In the years following Ethan’s death she worked as a substitute teacher, and then a full-time elementary school arts teacher, and eventually as a public school administrator. At the age of fifty she quit and took a job at a nursery in the southeast quadrant of town, where she worked for fifteen years, all the way up until her retirement.
Bob learned that her catatonia was not symptomatic of dementia, as he had assumed, but was a result of brain trauma suffered after a slip-and-fall accident on the walk out front of her house. She had been perfectly healthy before the injury, apparently; but the blow to her head had led to clotting, which led to stroke, which led to the diminishment of her capacities. She had been a resident at the Gambell-Reed Center for two years before transferring to a facility on the Washington coast.
Bob learned Connie’s Portland home had been less than five miles from his own. This prompted Bob to think of the years after Ethan’s death, the years of wondering when he would see her again. There were some mornings, as he was shaving or making his bed, when he would intuit Connie’s approach, that that would be the day she would walk through the door of the library to see him, and he recalled how distracted he would be, all through his shift, looking up at each person coming in. After he understood she was not going to visit the library, then came a period of ten or more years where he believed fate would intervene on their behalf. He would see her in the market, in the park, somewhere. He would pick out her set, cold expression in a crowd and she would sense his attentions and turn to meet him, and when she saw him the coldness would come away from her face and she would change back to the way she was before, a sort of lighting up, the way she used to look at him when she came through the doors of the library, and she loved him.
Bob was grateful to have accessed Connie’s transcripts, but he also was wounded by the collective information. No matter that the notion of fairness was a child’s; what had happened to them wasn’t fair, and there was nothing that could make it so. He gave the transcripts back to Maria and thanked her. She could tell by the look on his face that he didn’t wish to speak of what he’d learned. Most of her patients had areas of their lives that were too painful to be discussed, and she never pried, respectful of the boundary. Maria understood that part of aging, at least for many of us, was to see how misshapen and imperfect our stories had to be. The passage of time bends us, it folds us up, and eventually, it tucks us right into the ground.
BOB WOKE UP FROM AN AFTERNOON NAP TO FIND MARIA SITTING ON THE edge of his bed, and she had a look on her face as if something was the matter. “What,” he said. “Chip’s son is downstairs, Bob,” she answered. “Connie’s son. I hope you don’t mind my telling you but I figured you’d want to know.”
Bob sat up. “What’s he doing here?”
“He came by out of the blue asking for his mother’s transcripts. I told him they were in storage off-site and now he’s waiting around for them to be brought over.” She was proud of this subterfuge, but Bob didn’t understand her motivations, and asked her why she would tell him such a thing. “I thought you might want to come down and say hello,” she explained.
“Why would I? He doesn’t even know who I am.”
“You can tell him.”
“What if he doesn’t want to know?”
“Then he can tell you. He’s really a very sweet man, Bob. And I know I’m being a busybody, but there’s always the chance your meeting him will be a helpful thing. Look, if you don’t come down, I’ll know you’re not interested. But I’ll stall him as long as I can, okay?”

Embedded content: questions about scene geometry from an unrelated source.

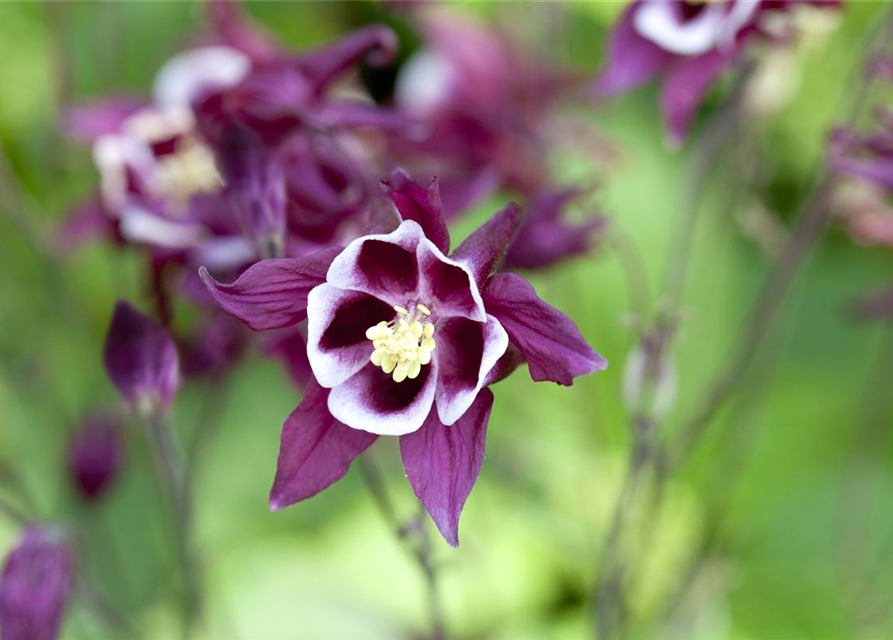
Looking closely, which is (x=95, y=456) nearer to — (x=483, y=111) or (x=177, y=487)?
(x=177, y=487)

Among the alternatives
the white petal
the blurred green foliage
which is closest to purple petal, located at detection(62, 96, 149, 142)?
the white petal

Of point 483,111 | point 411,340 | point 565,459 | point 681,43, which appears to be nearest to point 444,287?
point 411,340

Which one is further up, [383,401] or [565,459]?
[383,401]

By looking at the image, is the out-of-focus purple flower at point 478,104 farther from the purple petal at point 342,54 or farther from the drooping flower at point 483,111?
the purple petal at point 342,54

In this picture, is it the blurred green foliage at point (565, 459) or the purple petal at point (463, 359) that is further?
the blurred green foliage at point (565, 459)

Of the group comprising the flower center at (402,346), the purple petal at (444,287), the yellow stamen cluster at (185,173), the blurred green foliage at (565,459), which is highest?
the purple petal at (444,287)

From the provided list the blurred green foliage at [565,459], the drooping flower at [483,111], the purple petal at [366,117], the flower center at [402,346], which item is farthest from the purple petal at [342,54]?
the blurred green foliage at [565,459]

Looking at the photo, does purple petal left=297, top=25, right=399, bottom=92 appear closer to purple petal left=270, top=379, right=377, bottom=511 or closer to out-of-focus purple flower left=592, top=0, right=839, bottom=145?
out-of-focus purple flower left=592, top=0, right=839, bottom=145
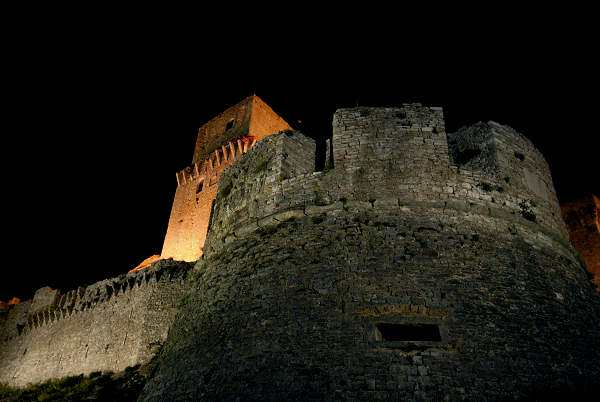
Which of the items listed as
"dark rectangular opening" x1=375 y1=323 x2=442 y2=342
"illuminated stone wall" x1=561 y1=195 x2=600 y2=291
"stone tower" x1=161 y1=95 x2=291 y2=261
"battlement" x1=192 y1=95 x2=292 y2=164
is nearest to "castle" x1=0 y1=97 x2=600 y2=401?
"dark rectangular opening" x1=375 y1=323 x2=442 y2=342

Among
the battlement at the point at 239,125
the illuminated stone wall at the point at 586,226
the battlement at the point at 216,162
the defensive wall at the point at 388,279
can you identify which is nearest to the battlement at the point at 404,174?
the defensive wall at the point at 388,279

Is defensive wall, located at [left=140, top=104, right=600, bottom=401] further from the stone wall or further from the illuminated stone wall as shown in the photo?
the stone wall

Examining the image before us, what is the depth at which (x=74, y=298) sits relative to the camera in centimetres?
1922

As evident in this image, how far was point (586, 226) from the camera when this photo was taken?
1895 cm

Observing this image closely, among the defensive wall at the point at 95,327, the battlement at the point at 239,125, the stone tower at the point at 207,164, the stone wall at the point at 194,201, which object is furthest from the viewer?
the battlement at the point at 239,125

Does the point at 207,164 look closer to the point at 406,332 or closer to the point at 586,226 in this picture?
the point at 586,226

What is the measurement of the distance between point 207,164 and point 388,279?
874 inches

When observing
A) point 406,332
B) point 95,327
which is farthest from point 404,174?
point 95,327

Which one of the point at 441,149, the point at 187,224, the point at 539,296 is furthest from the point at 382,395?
the point at 187,224

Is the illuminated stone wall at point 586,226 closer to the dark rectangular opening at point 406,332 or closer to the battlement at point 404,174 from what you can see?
the battlement at point 404,174

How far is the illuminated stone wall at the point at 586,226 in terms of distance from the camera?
18.5m

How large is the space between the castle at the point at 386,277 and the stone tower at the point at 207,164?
15.3m

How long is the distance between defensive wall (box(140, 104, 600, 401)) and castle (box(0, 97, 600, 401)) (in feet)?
0.07

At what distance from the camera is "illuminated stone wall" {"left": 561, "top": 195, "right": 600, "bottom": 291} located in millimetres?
18484
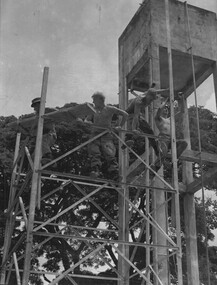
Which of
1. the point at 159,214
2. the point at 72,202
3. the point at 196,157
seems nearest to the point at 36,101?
the point at 159,214

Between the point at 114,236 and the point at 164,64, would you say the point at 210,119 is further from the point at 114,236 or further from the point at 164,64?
the point at 164,64

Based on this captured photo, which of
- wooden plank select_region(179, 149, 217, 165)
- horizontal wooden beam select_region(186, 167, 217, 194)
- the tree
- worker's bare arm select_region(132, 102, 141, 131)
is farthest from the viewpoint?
the tree

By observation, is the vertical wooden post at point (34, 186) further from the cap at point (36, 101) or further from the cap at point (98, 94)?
the cap at point (98, 94)

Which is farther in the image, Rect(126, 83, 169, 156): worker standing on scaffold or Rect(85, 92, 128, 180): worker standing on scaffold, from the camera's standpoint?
Rect(126, 83, 169, 156): worker standing on scaffold

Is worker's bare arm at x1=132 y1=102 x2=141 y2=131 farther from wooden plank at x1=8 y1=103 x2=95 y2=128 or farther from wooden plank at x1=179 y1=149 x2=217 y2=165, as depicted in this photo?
wooden plank at x1=179 y1=149 x2=217 y2=165

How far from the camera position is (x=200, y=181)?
1357cm

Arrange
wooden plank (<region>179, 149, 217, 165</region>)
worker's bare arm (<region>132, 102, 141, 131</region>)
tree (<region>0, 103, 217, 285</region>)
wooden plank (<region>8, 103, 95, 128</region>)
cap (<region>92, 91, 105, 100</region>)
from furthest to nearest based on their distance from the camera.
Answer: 1. tree (<region>0, 103, 217, 285</region>)
2. wooden plank (<region>179, 149, 217, 165</region>)
3. worker's bare arm (<region>132, 102, 141, 131</region>)
4. cap (<region>92, 91, 105, 100</region>)
5. wooden plank (<region>8, 103, 95, 128</region>)

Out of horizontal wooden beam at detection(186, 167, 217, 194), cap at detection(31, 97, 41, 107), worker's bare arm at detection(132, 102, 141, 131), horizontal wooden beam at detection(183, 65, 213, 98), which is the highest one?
horizontal wooden beam at detection(183, 65, 213, 98)

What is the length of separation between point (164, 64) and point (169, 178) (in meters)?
9.27

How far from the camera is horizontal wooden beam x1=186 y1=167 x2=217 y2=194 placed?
12586 mm

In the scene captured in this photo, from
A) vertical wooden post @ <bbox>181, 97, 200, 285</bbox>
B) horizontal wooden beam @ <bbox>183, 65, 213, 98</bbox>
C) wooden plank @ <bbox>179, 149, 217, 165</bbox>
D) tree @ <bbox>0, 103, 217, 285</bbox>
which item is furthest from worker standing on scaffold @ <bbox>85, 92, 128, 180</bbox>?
tree @ <bbox>0, 103, 217, 285</bbox>

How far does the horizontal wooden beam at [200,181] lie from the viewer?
12586 millimetres

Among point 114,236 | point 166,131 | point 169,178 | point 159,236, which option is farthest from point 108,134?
point 114,236

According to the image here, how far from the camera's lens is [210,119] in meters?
24.4
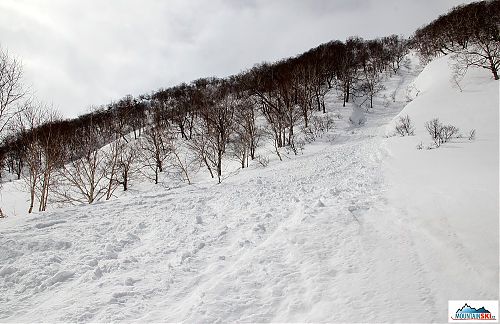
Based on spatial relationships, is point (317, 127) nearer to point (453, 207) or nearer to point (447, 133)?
point (447, 133)

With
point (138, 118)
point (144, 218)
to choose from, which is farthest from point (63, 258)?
point (138, 118)

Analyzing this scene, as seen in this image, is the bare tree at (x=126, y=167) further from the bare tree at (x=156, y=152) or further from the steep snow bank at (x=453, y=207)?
the steep snow bank at (x=453, y=207)

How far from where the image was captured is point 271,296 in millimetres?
3770

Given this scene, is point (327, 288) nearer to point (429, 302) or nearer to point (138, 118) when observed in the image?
point (429, 302)

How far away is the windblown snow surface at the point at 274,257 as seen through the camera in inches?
140

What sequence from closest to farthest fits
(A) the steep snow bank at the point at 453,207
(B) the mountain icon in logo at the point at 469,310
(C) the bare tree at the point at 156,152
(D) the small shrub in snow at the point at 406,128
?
(B) the mountain icon in logo at the point at 469,310 < (A) the steep snow bank at the point at 453,207 < (D) the small shrub in snow at the point at 406,128 < (C) the bare tree at the point at 156,152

She patted Bob’s arm and exited and Bob stood up from his bed and paced and considered the situation. He did not want to go downstairs, but that wasn’t the same as deciding it was the wrong thing to do. When it occurred to him that this was almost certainly the only time in what remained of his life that he would know any direct connection with Connie, then did he find himself reaching for his shoes, and he pulled on a suit coat and combed his hair and brushed his teeth. As an afterthought, he sought out the short sheaf of snapshots from the Connie days, slipping the envelope into his coat pocket before striking out for the elevator.